• Short exercise:
What follows is a set of records, each of which is to be written out exactly.

-- Provided entries start --

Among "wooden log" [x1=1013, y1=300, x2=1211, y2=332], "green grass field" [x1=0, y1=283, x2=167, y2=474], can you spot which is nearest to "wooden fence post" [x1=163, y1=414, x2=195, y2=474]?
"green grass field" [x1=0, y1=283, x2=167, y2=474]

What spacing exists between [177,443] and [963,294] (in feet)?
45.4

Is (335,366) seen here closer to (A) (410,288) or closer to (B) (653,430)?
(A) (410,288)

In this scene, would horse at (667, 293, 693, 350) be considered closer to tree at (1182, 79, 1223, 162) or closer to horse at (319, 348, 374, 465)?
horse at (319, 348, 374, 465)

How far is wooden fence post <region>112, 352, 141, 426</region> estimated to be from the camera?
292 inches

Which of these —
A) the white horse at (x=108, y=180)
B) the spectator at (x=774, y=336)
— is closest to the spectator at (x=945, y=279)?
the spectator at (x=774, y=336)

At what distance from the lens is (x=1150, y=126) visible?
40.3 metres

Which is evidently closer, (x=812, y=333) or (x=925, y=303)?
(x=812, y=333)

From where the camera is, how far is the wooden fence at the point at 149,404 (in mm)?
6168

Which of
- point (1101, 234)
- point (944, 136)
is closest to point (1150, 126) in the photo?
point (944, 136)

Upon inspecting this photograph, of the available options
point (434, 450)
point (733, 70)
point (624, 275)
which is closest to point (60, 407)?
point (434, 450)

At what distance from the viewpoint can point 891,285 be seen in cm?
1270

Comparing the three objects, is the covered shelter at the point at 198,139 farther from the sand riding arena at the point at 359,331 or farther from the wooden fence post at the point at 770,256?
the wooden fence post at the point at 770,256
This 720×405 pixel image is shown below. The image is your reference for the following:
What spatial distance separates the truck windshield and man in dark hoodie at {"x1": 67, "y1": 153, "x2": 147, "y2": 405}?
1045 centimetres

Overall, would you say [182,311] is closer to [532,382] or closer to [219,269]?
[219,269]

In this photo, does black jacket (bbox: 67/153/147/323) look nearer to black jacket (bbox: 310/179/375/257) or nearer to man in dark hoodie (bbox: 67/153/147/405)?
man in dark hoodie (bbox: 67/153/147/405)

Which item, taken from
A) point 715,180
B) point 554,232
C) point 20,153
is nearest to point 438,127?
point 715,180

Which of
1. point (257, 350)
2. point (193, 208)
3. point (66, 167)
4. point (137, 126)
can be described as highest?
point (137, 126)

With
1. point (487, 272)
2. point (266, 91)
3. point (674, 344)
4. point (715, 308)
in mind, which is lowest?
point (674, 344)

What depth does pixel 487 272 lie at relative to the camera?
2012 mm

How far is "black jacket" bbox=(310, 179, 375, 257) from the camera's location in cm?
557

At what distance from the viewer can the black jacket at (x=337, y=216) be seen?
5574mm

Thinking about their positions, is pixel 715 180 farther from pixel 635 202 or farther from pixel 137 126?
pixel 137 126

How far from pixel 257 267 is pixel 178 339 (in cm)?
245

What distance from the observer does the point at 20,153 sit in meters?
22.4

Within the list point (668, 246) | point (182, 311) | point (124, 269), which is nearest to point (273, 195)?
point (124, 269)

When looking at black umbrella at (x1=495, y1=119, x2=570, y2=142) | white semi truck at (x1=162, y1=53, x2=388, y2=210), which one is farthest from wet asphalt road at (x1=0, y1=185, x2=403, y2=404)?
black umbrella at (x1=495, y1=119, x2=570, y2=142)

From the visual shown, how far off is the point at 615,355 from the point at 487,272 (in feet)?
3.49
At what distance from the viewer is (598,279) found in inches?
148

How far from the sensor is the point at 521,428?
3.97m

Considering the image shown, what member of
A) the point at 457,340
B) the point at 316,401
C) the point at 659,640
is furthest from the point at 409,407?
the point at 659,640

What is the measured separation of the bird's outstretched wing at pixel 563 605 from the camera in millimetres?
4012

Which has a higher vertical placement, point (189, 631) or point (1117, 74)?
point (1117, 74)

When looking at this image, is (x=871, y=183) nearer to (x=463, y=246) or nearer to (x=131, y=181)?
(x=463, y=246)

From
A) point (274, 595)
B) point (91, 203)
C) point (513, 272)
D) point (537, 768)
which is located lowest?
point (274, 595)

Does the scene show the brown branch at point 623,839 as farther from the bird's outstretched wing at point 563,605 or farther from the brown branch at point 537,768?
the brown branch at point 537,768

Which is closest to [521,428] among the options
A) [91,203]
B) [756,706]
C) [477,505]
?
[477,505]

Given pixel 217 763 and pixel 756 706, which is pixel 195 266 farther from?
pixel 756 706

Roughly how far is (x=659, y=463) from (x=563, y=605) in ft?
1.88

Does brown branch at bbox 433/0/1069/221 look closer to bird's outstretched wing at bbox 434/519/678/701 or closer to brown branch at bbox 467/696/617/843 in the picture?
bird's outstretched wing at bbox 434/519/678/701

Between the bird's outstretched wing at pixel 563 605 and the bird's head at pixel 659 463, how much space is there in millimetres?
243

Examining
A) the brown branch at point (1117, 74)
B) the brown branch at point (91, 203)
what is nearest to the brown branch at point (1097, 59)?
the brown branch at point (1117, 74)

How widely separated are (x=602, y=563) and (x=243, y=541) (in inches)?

-- Provided entries end --

• Full answer:
Among "wooden log" [x1=1013, y1=300, x2=1211, y2=332], "green grass field" [x1=0, y1=283, x2=167, y2=474], can you spot which is nearest to "wooden fence post" [x1=163, y1=414, x2=195, y2=474]?
"green grass field" [x1=0, y1=283, x2=167, y2=474]

What spacing exists between [177,443] and [963,294] (in feet)?
45.4

Is (335,366) seen here closer to (A) (410,288) or closer to (B) (653,430)?
(A) (410,288)

In this scene, would horse at (667, 293, 693, 350) be considered closer to tree at (1182, 79, 1223, 162) or closer to horse at (319, 348, 374, 465)?
horse at (319, 348, 374, 465)

How far is wooden fence post <region>112, 352, 141, 426</region> estimated to be from the camera?
292 inches

Which of these —
A) the white horse at (x=108, y=180)
B) the spectator at (x=774, y=336)
— is closest to the spectator at (x=945, y=279)?
the spectator at (x=774, y=336)

At what distance from the lens is (x=1150, y=126) visible?
40.3 metres

Which is evidently closer, (x=812, y=333) or (x=925, y=303)?
(x=812, y=333)

From where the camera is, how far is the wooden fence at the point at 149,404 (in mm)?
6168

Which of
- point (1101, 234)
- point (944, 136)
is closest to point (1150, 126) in the photo?
point (944, 136)

Upon inspecting this photograph, of the available options
point (434, 450)
point (733, 70)
point (624, 275)
which is closest to point (60, 407)?
point (434, 450)

At what distance from the viewpoint can point 891,285 be seen in cm?
1270

Comparing the three objects, is the covered shelter at the point at 198,139 farther from the sand riding arena at the point at 359,331 or farther from the wooden fence post at the point at 770,256?
the wooden fence post at the point at 770,256
This 720×405 pixel image is shown below. The image is your reference for the following:
What spatial distance separates the truck windshield and man in dark hoodie at {"x1": 67, "y1": 153, "x2": 147, "y2": 405}?
1045 centimetres

Overall, would you say [182,311] is closer to [532,382] or closer to [219,269]?
[219,269]

In this photo, does black jacket (bbox: 67/153/147/323) look nearer to black jacket (bbox: 310/179/375/257) or nearer to man in dark hoodie (bbox: 67/153/147/405)?
man in dark hoodie (bbox: 67/153/147/405)

Which item, taken from
A) point 715,180
B) point 554,232
C) point 20,153
is nearest to point 438,127?
point 715,180

Which of
1. point (257, 350)
2. point (193, 208)
3. point (66, 167)
4. point (137, 126)
can be described as highest?
point (137, 126)

With
1. point (487, 272)
2. point (266, 91)
3. point (674, 344)
4. point (715, 308)
in mind, which is lowest?
point (674, 344)

What depth does pixel 487 272 lie at relative to the camera?
2012 mm

How far is "black jacket" bbox=(310, 179, 375, 257) from the camera's location in cm?
557

At what distance from the viewer can the black jacket at (x=337, y=216) be seen?
5574mm

Thinking about their positions, is pixel 715 180 farther from pixel 635 202 or farther from pixel 137 126?
pixel 137 126

How far from pixel 257 267 is pixel 178 339 (in cm)?
245

What distance from the observer does the point at 20,153 sit in meters?
22.4

Within the list point (668, 246) | point (182, 311) | point (124, 269), which is nearest to point (273, 195)?
point (124, 269)

When looking at black umbrella at (x1=495, y1=119, x2=570, y2=142) | white semi truck at (x1=162, y1=53, x2=388, y2=210), which one is farthest from wet asphalt road at (x1=0, y1=185, x2=403, y2=404)?
black umbrella at (x1=495, y1=119, x2=570, y2=142)

From the visual shown, how far off is the point at 615,355 from the point at 487,272 (in feet)?
3.49
At what distance from the viewer is (598,279) found in inches?
148

How far from the sensor is the point at 521,428?
3.97m

Considering the image shown, what member of
A) the point at 457,340
B) the point at 316,401
C) the point at 659,640
is furthest from the point at 409,407?
the point at 659,640

What is the measured separation of the bird's outstretched wing at pixel 563 605 from the camera in millimetres?
4012

Which has a higher vertical placement, point (189, 631) or point (1117, 74)?
point (1117, 74)

When looking at this image, is (x=871, y=183) nearer to (x=463, y=246) or nearer to (x=131, y=181)?
(x=463, y=246)

From
A) point (274, 595)
B) point (91, 203)
C) point (513, 272)
D) point (537, 768)
which is located lowest?
point (274, 595)

Does the scene show the brown branch at point 623,839 as farther from the bird's outstretched wing at point 563,605 or farther from the brown branch at point 537,768?
the brown branch at point 537,768

Which is closest to [521,428] among the options
A) [91,203]
B) [756,706]
C) [477,505]
?
[477,505]

Given pixel 217 763 and pixel 756 706, which is pixel 195 266 farther from?
pixel 756 706

Roughly how far is (x=659, y=463) from (x=563, y=605) in ft?
1.88

Does brown branch at bbox 433/0/1069/221 look closer to bird's outstretched wing at bbox 434/519/678/701 or closer to brown branch at bbox 467/696/617/843 in the picture?
bird's outstretched wing at bbox 434/519/678/701

Between the bird's outstretched wing at pixel 563 605 and the bird's head at pixel 659 463, how much space is there in millimetres?
243

Examining
A) the brown branch at point (1117, 74)
B) the brown branch at point (91, 203)
what is nearest to the brown branch at point (1097, 59)?
the brown branch at point (1117, 74)

How widely separated are (x=602, y=563) and (x=243, y=541) (in inches)?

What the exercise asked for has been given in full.